Montra IST – Prism

ProjectosPublished Julho 11, 2011 at 18:02 No Comments

Consegues imaginar um mundo sem cor? Difícil… E um jogo num mundo sem cor onde só tu tens o poder de ter cor? Exacto, é o Prism. Na sua génese um jogo 2D de plataformas de progressão horizontal, para adicionar a esta relíquia sagrada do design dos video jogos, uma mecânica de mundos alternativos com base em 3 cores vermelho, verde e azul.

Começa com um tutorial simples e bem conseguido para aprendermos a manejar a alteração de cores, excelente para perceber do se trata o jogo. Existem plataformas com as 3 cores que se revelam ao nos aproximar-mos delas, se tivermos a cor da plataforma activa esta é fisicamente sólida caso contrário não interage connosco. Através de combinações de cores, plataformas e alavancas que mudam as  cores somos mergulhados em puzzles crescentemente mais complicados, os níveis são curtos mas algo numerosos o que ajuda a criar checkpoints (ainda que este não seja um jogo de muitas mortes).

Fazendo parte do curso de informática é de esperar que todos estes protótipos pequem na arte, assim o grupo Grupo4Studios optou por um estilo minimalista e sombrio que se entrega no conceito do jogo. Mesmo com o modelo da Ogre3D como personagem principal e plataformas geométricas na minha opinião o feeling desejado já está integrado nesta demo.

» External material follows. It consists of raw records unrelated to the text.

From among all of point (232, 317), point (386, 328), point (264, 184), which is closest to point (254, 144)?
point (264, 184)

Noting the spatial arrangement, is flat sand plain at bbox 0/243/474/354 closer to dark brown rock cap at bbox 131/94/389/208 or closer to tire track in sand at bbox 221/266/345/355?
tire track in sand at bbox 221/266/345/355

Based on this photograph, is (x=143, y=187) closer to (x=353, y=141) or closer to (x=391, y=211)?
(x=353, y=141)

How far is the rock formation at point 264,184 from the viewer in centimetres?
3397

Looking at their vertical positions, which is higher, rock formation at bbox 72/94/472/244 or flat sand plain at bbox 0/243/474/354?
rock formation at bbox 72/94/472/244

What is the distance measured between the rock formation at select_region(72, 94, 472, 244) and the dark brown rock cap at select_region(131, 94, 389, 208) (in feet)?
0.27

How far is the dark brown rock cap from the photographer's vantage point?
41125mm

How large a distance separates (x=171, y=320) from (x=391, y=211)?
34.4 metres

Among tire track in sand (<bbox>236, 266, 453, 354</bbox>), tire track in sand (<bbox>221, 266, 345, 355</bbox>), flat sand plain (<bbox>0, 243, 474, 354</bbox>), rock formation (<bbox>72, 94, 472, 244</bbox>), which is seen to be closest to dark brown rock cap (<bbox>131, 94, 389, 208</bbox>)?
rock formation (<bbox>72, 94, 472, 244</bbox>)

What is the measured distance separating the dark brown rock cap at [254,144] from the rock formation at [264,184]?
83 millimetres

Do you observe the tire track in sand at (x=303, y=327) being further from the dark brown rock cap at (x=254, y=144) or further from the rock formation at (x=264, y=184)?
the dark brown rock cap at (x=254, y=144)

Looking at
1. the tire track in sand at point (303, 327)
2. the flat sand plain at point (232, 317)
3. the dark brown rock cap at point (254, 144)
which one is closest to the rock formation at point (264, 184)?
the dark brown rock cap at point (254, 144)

Efectuar as acções desejadas era intuitivo, já saber que acção tomar era por vezes complicado. A maior dificuldade prendia-se com o facto de apenas conseguirmos ver a cor das plataformas num circulo em torno da personagem, circulo este que muitas vezes tinha um raio demasiado curto para o salto a fazer. Ou seja, o meu pensamento era “Bom, estou numa plataforma azul. Não existe mais nada a minha frente, logo tenho de saltar e mudar para Vermelho ou Verde… 50/50″ :) acertando assim o salto 50% das vezes.

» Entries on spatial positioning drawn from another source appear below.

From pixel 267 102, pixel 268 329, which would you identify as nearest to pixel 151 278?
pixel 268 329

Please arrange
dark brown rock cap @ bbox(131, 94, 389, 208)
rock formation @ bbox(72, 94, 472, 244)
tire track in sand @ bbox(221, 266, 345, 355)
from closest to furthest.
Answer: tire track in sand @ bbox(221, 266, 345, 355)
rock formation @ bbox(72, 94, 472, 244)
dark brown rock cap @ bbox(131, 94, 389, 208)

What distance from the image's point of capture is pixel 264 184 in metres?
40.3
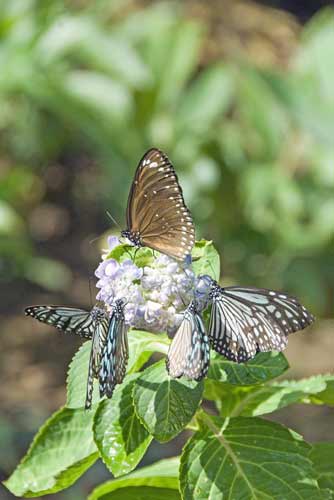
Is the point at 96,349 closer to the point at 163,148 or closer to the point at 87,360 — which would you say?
the point at 87,360

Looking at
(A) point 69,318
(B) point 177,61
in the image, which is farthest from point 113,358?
(B) point 177,61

Deveras um trabalho mais técnico pelo o lado da programação para conhecer o Ogre3D e pelo lado do game design experimental, do que para agradar aos possíveis compradores, sem que por isso deixa-se de proporcionar o interessante desafio esperado de um jogo de puzzles.

José Pedro Rua foi o elemento que respondeu à minha curiosidade em nome da equipa:

  • O que conhecem da industria de videojogos em Portugal?

Infelizmente não conhecemos muito. Praticamente, todos os jogos que vocês têm no vosso site são do nosso conhecimento. Também existe a SeedStudios, localizada no Porto, que agora lançou um jogo de estratégia para PS3, o Under Siege. Sabemos também da Biodroid que também fez alguns jogos. De resto, só se for mais o Almansur, um jogo de estratégia desenvolvido por estudantes e professores aqui da universidade (têm site). Por último, no Taguspark está sediado o Miniclip Portugal, que também fizeram jogos como o Fragger e o iStunt que tiveram bastante sucesso

  • Acham que existe futuro/emprego nesta área em Portugal?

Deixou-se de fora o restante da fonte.